Работа над увертюрой заняла у Балакирева несколько лет. Законченная в 1864 году, она была издана в 1869-м. Параллельно у Балакирева возникали другие замыслы. Один из них также был связан с литературным произведением.
В марте — июне 1863 года «Современник» опубликовал роман Чернышевского «Что делать?», созданный автором в каземате Петропавловской крепости. Новое сочинение сразу же приобрело необыкновенную популярность, особенно среди молодежи. Им зачитывались, его героям подражали. Призывы Чернышевского к активной деятельности, интеллектуальному и нравственному совершенствованию, к труду и борьбе за новую, лучшую жизнь встречали горячий отклик.
В балакиревском кружке книга произвела огромное впечатление. 27 апреля Балакирев писал Стасову: «Зайдите ко мне завтра утром, мне с Вами нужно потолковать обо многом, об 2-й части романа Чернышевского (я просто в восторге)». Далее следует такая фраза: «...теперь я знаю, как нужно делать оперу, и мне Вас дозарезу нужно, чтобы поговорить. Вам, может быть, странно покажется, что в моем просветлении, как бы Вы думали, что играло важную роль? — 2-я часть романа».
К сожалению, об этом оперном замысле Балакирева, о том, как связывал его композитор с романом «Что делать?», больше ничего не известно. Но этот эпизод важен как еще одно свидетельство постоянного стремления молодых композиторов сделать свое творчество современным, актуальным.
Балакиревцы по-прежнему не пропускали ни одной яркой статьи, тем более — книги. Вместе читали они статьи Добролюбова, как-то обсуждали новый роман Тургенева «Отцы и дети». В одном из писем к Балакиреву Стасов писал: «Я же намерен знакомить Вас нынешний год после «Что делать?» с такими же гениальными вещами, как бэровские прошлогодние, только не о деревьях, животных и планетах, а о людях». Владимир Васильевич имел в виду статью крупнейшего русского биолога К. М. Бэра «Человек в естественно-историческом отношении».
Из журналов, как и раньше, в кружке с наибольшим интересом читали «Современник». Стасов мечтал сотрудничать в нем, охотно отдавал туда свои статьи. Одна из них — о Всемирной выставке — печаталась одновременно с романом «Что делать?»[7]

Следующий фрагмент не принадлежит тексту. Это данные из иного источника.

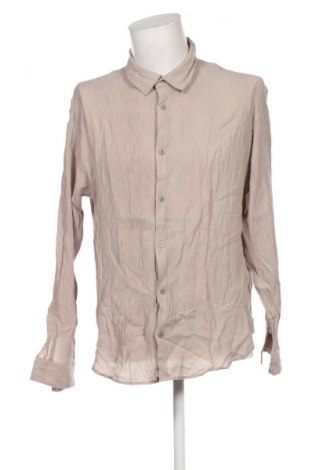Pánska košeľa  H&M, Veľkosť XL, Farba Béžová, Cena  15,00 €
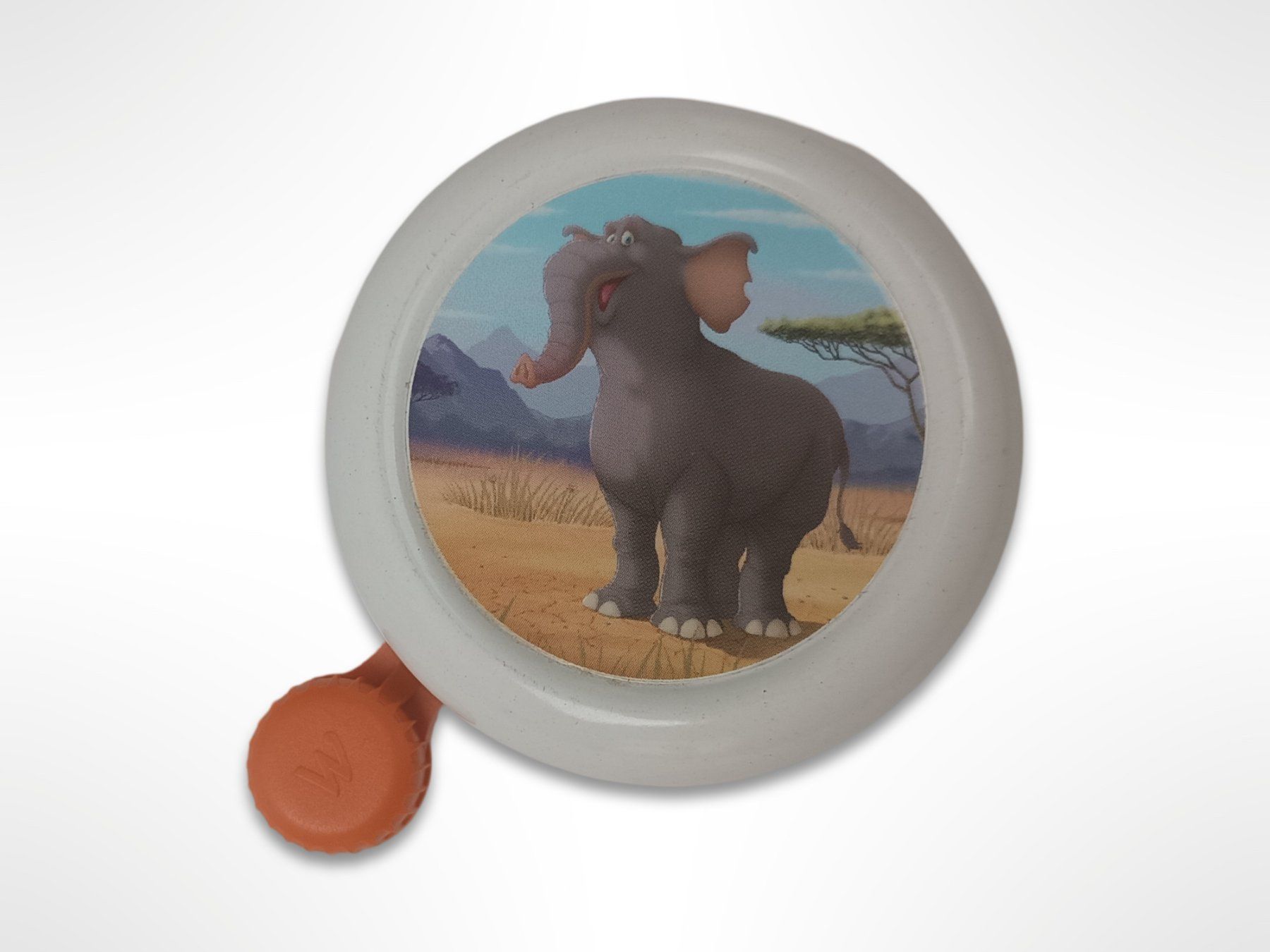 Campanacci mucche: WIDEK Kinderglocke Elefant – Usato da Suhr venduto da Restwert_Suhr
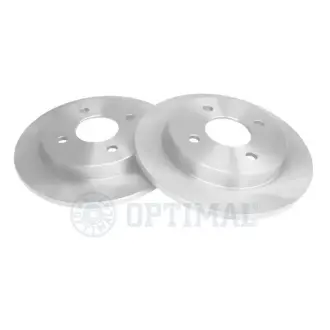 Гальмівний диск Optimal BS-1550C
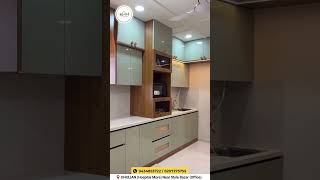 Luxury Kitchen Interior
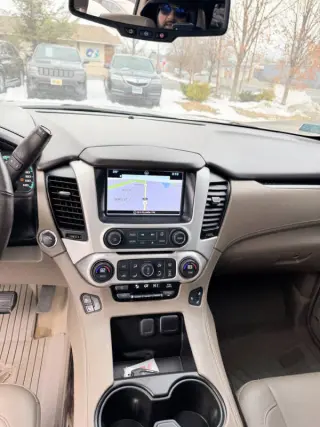 2017 GMC Yukon SLT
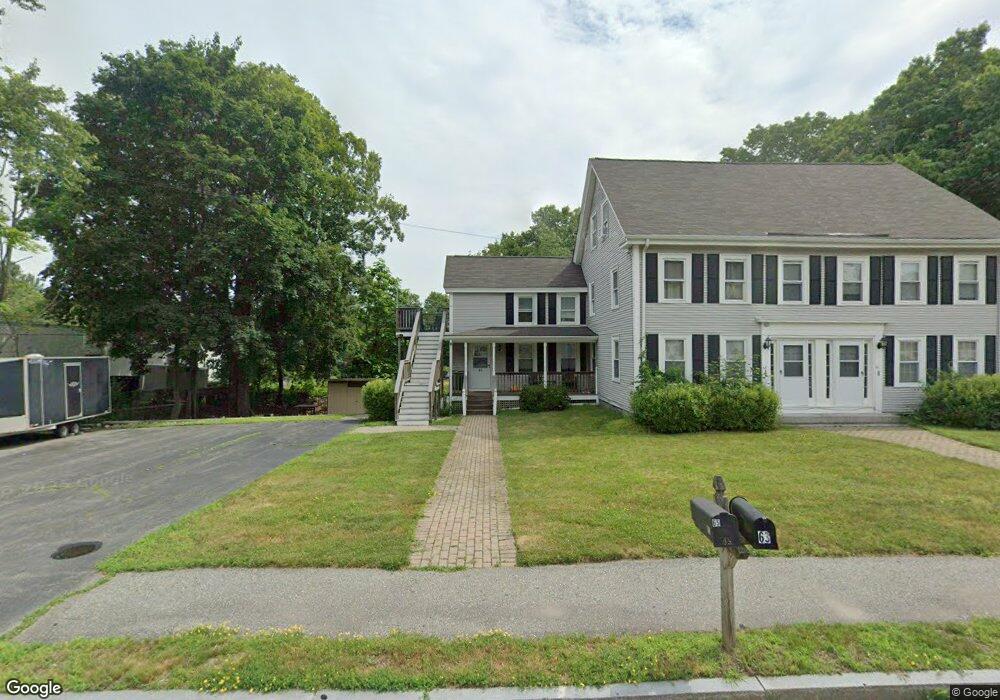 Street View Photo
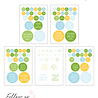 Creative Craftlab Friendz Sticker Pad Spring (CCL-FR-STIC74) Creative Craftlab Friendz Sticker Pad Spring (CCL-FR-STIC74)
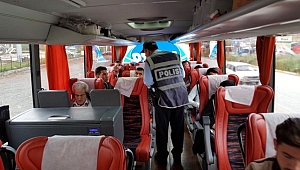 AFGANLI MÜLTECİLER YAKALANDI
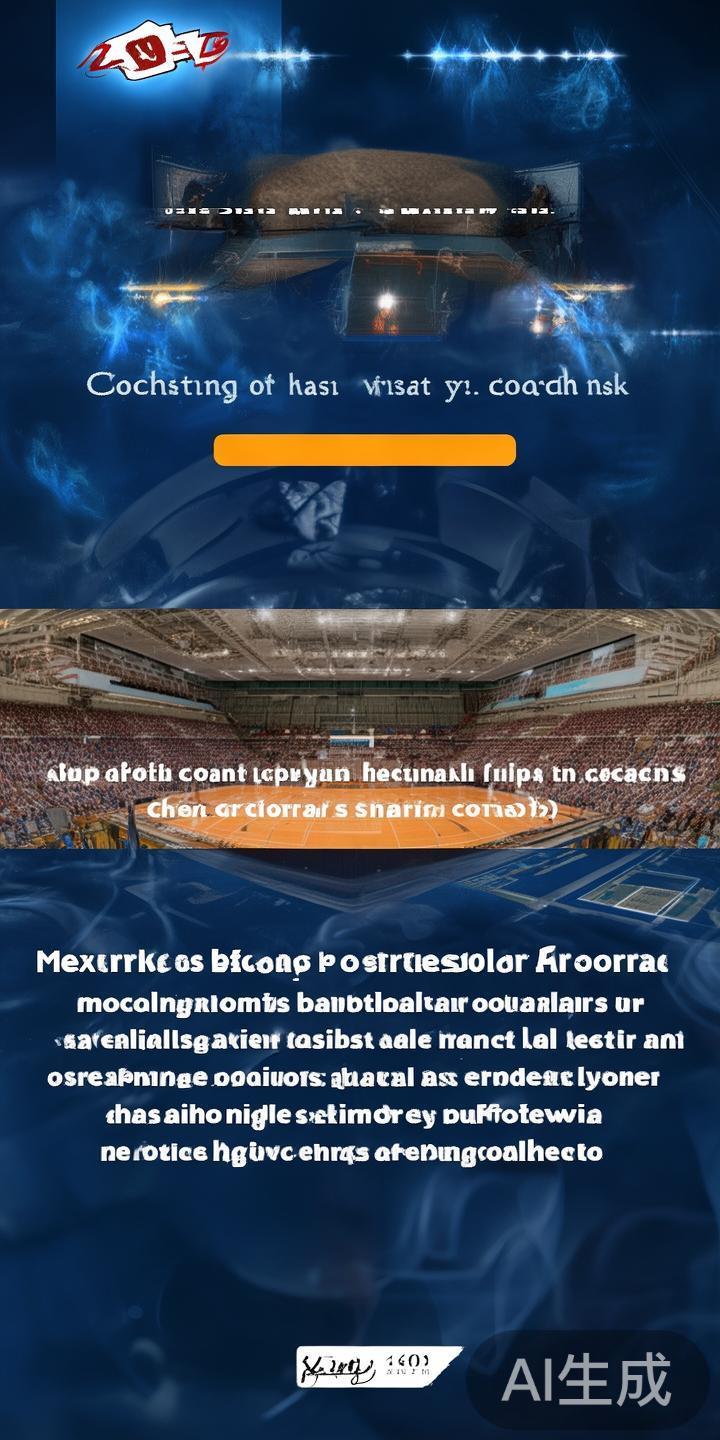 在如今的篮球竞技舞台上，教练的水平直接关系到一支团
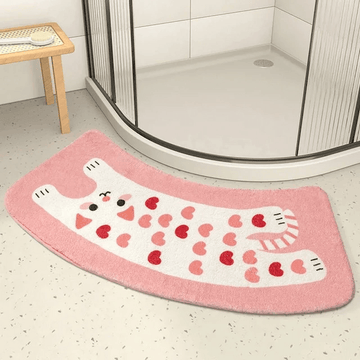 tapis chat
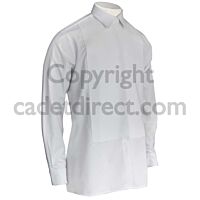 british forces issue mess dress shirt white womans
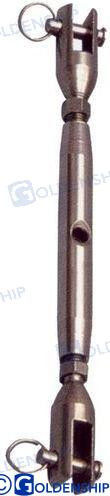 Recambios Marinos Rigging Screw Aisi-316 8Mm Gs72052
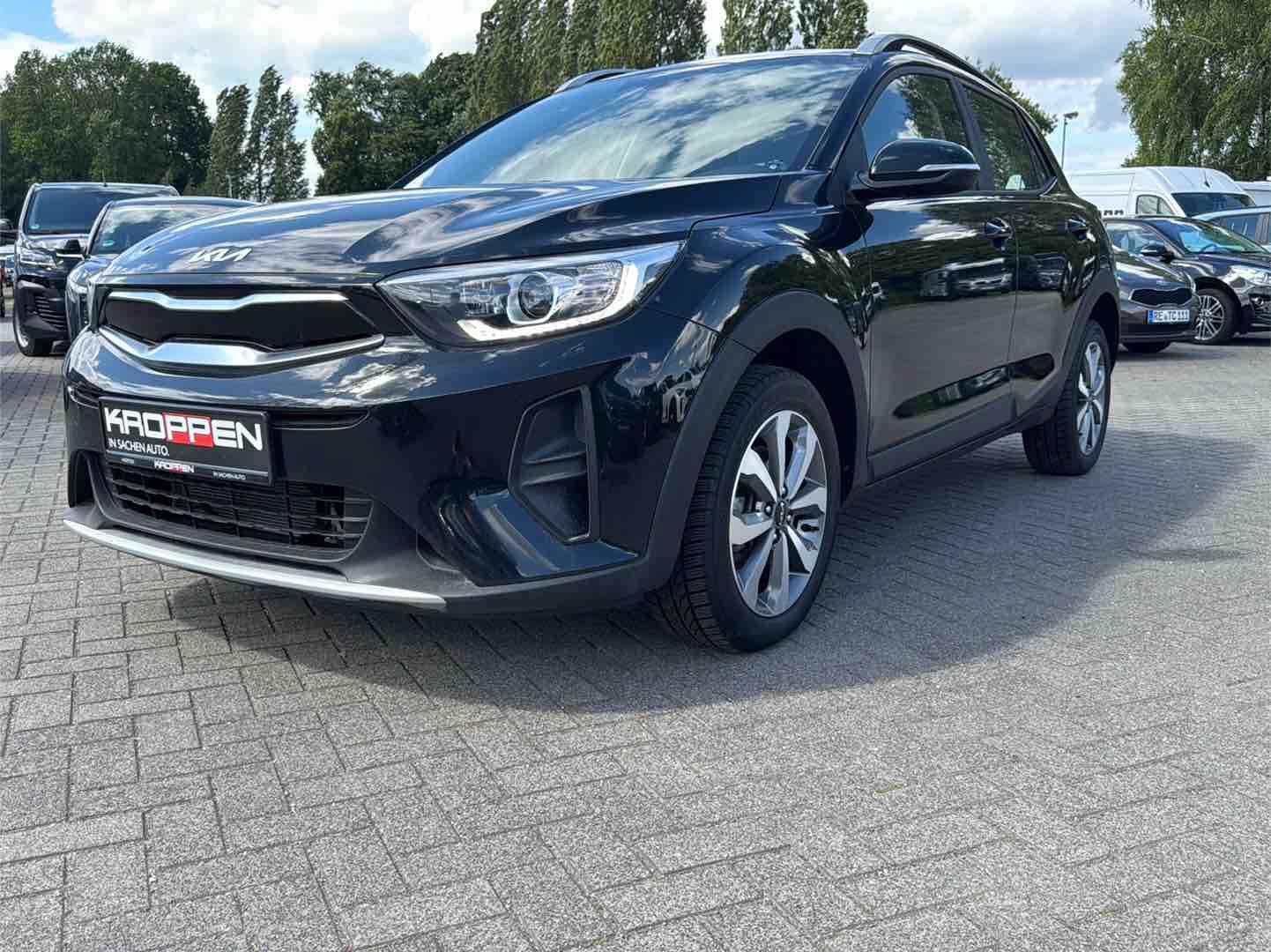 Kia Stonic – Bild 10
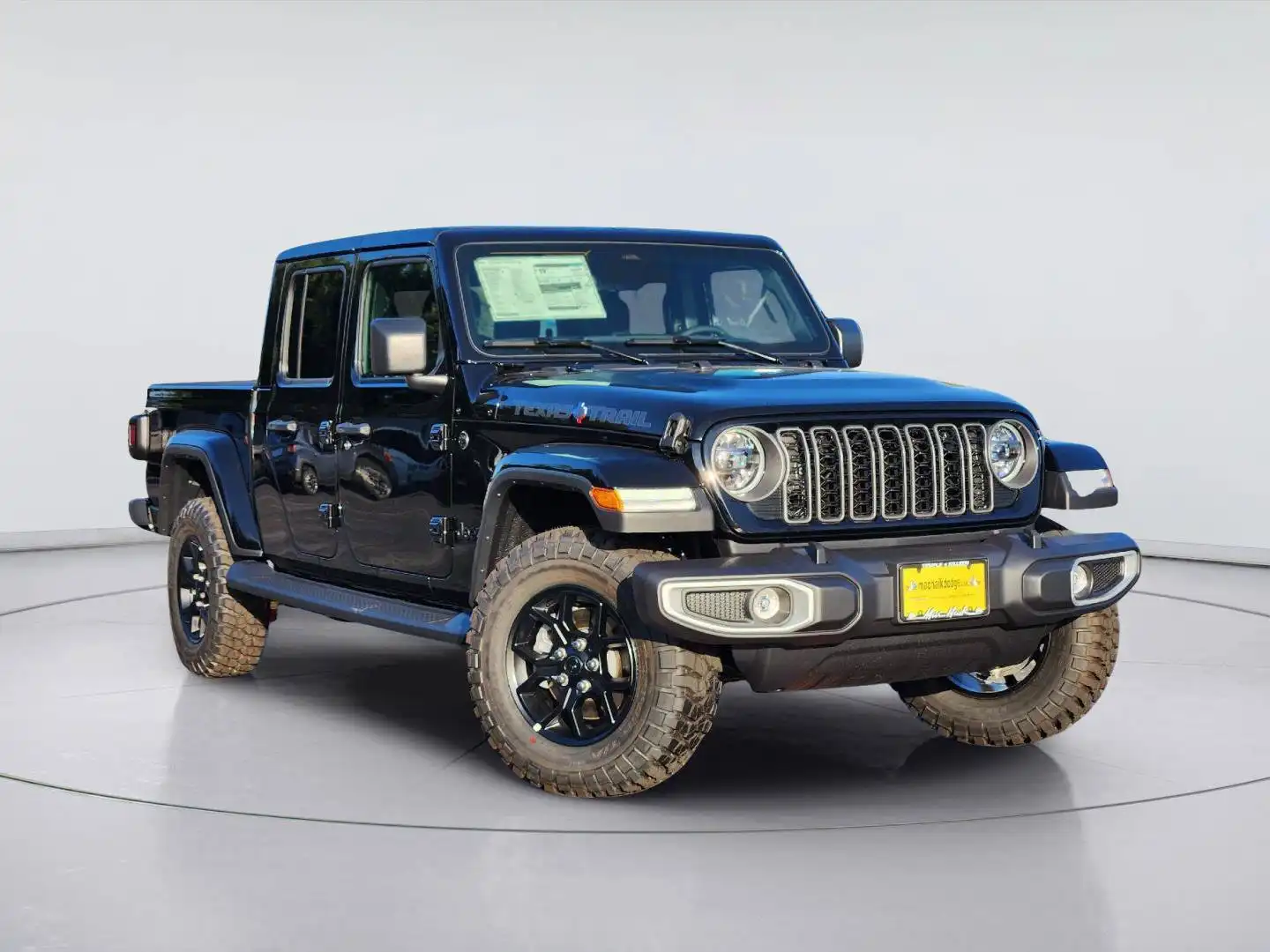 2026 Jeep Gladiator Texas Trail Auto's photo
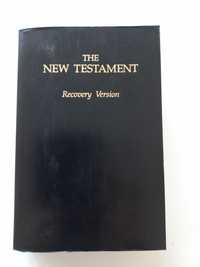 Nowy Testament The New Testament Recovery Version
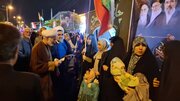 حضور فرهنگیان در موکب‌ فرهنگی نشانه پیوند مدرسه، مسجد و جامعه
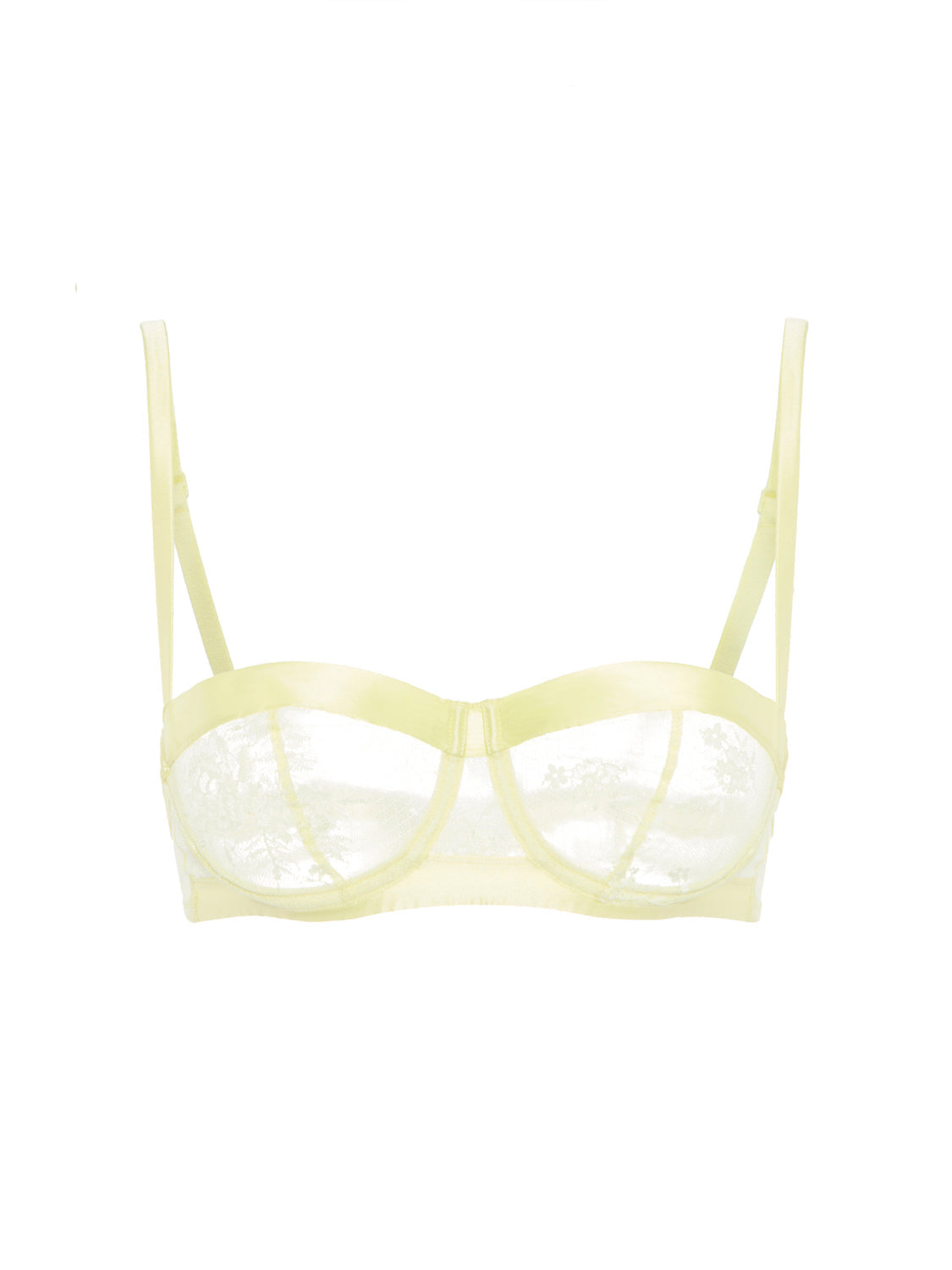 Half-Cup-BH - Gelbe Limonade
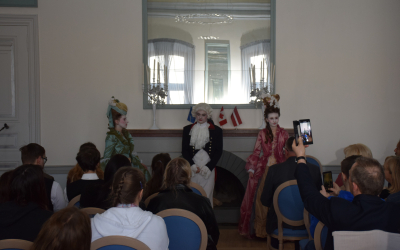 LBTU Jelgavā notiks tradicionālie Frankofonijas svētki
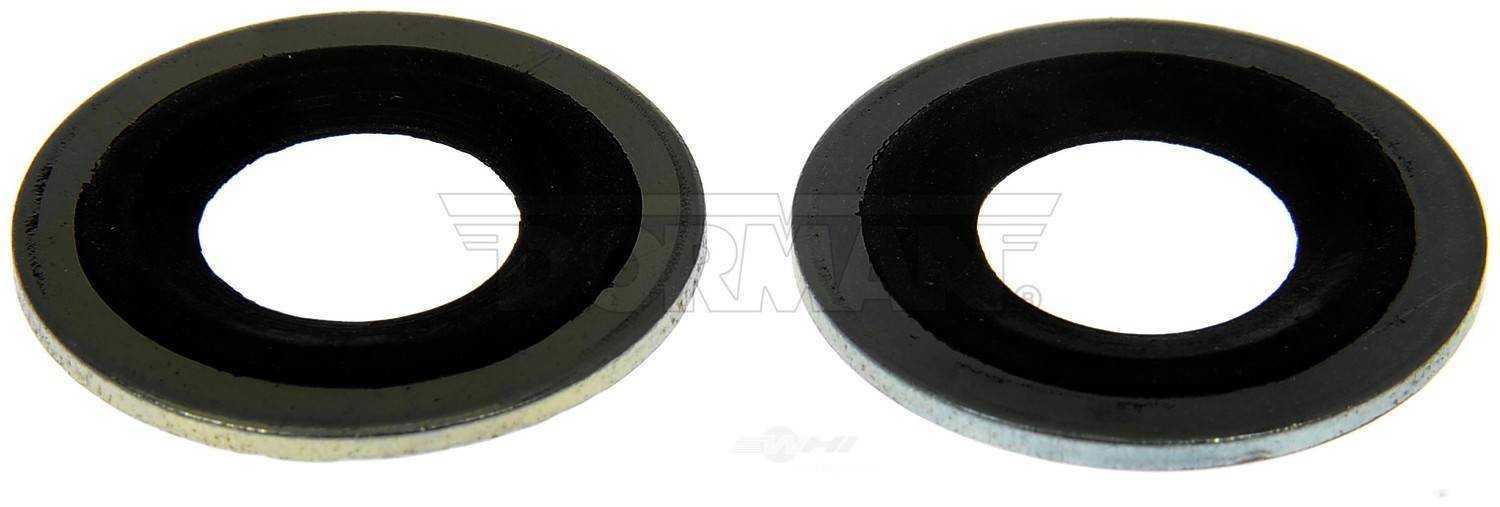 DORMAN - AUTOGRADE - Engine Oil Drain Plug Gasket - DOC 097-021CD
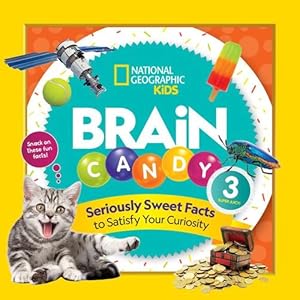 Seller image for Brain Candy 3 by Harris, Michelle, Beer, Julie [Hardcover ] for sale by booksXpress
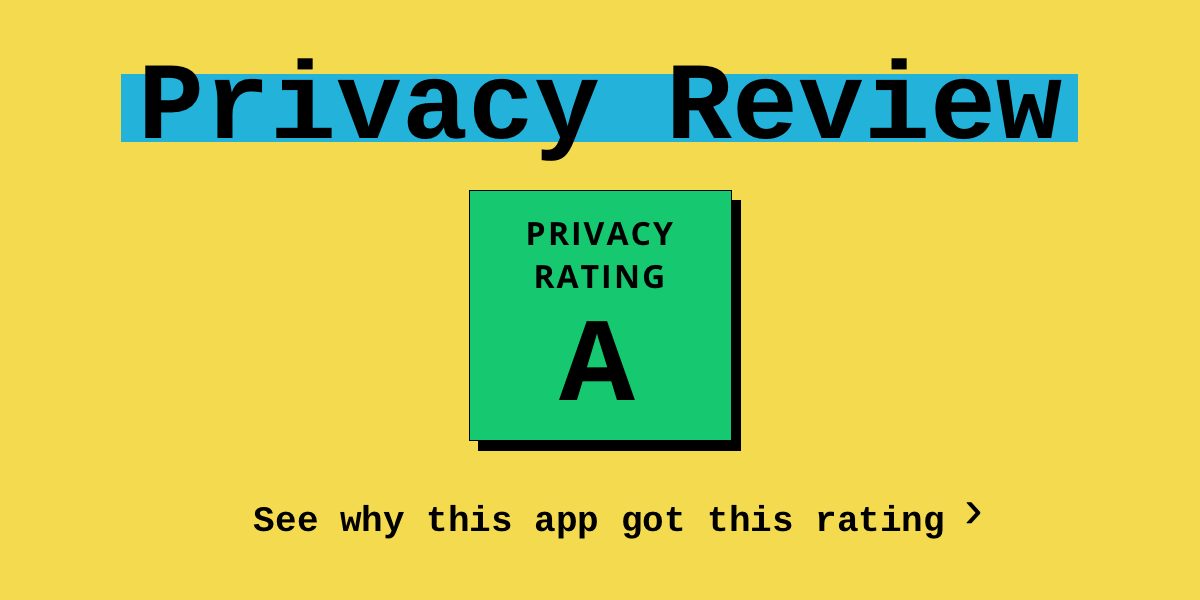 Signal Privacy Review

.Летом того же 1863 года друзья зачитывались новым романом Флобера «Саламбо», который публиковался в журнале «Отечественные записки». Особенно большое впечатление роман произвел на Мусоргского. Молодой композитор загорелся желанием написать оперу на его сюжет. В то же время задумал писать оперу «Жар-птица» Балакирев.
Обращение членов кружка к жанру оперы имело глубокие причины, но возможно, что их энтузиазм отчасти был подогрет громкой театральной премьерой.
16 мая 1863 года в Мариинском театре впервые исполнялась опера Серова «Юдифь». Известный до той поры лишь как музыкальный критик, Серов в возрасте 43 лет вдруг предстал перед публикой как композитор, и с капитальным произведением — оперой.
Стасова это очень огорчило. Он надеялся, что после «Жизни за царя» и «Руслана» Глинки, «Русалки» Даргомыжского, продолжая их традиции, с оперой выступит кто-нибудь из балакиревцев. Кружок передовых музыкантов должен сказать новое слово в таком важном жанре! А тут вдруг пятиактную оперу написал человек из «чужого лагеря», считавший образцом произведения Вагнера, явно находившийся под влиянием немецкого композитора. И к тому же опера получила огромный успех — совершенно незаслуженный, как считал Стасов.
Владимир Васильевич написал Балакиреву, который в это время лечился в Пятигорске, взволнованное письмо. В этом эмоциональном рассказе о премьере ярко раскрылись и характер Стасова, и его привязанность к другу-музыканту: «Сразу же, с первой ноты Серов сделался идолом Петербурга... Весь партер был полон, битком набит, множество лож тоже наполнилось, но когда я вошел в эту залу... я думал, что никого тут нет, такое глубокое священное молчание везде...
Мне кажется, если б кто-нибудь сморкнулся или кашлянул, его бы без всякой жалости тут же повесили. Не было того хора, того места, где бы не аплодировали, да еще как — все от первого до последнего... Вы не можете себе вообразить, какое для меня несчастье, что Вас теперь здесь нет! С кем еще говорить, кому рассказать, с кем пойти делать анатомию, глубокую, настоящую, до корней, во всей правде, неподкупную ни враждой, ни дружбой, ни публикой, ни успехом, ничем на свете? Где мне взять человека? Я совсем один, не с кем говорить. Даже Кюи уехал на дачу, бог знает когда будет здесь (непонятная апатия или легкомыслие!!!)».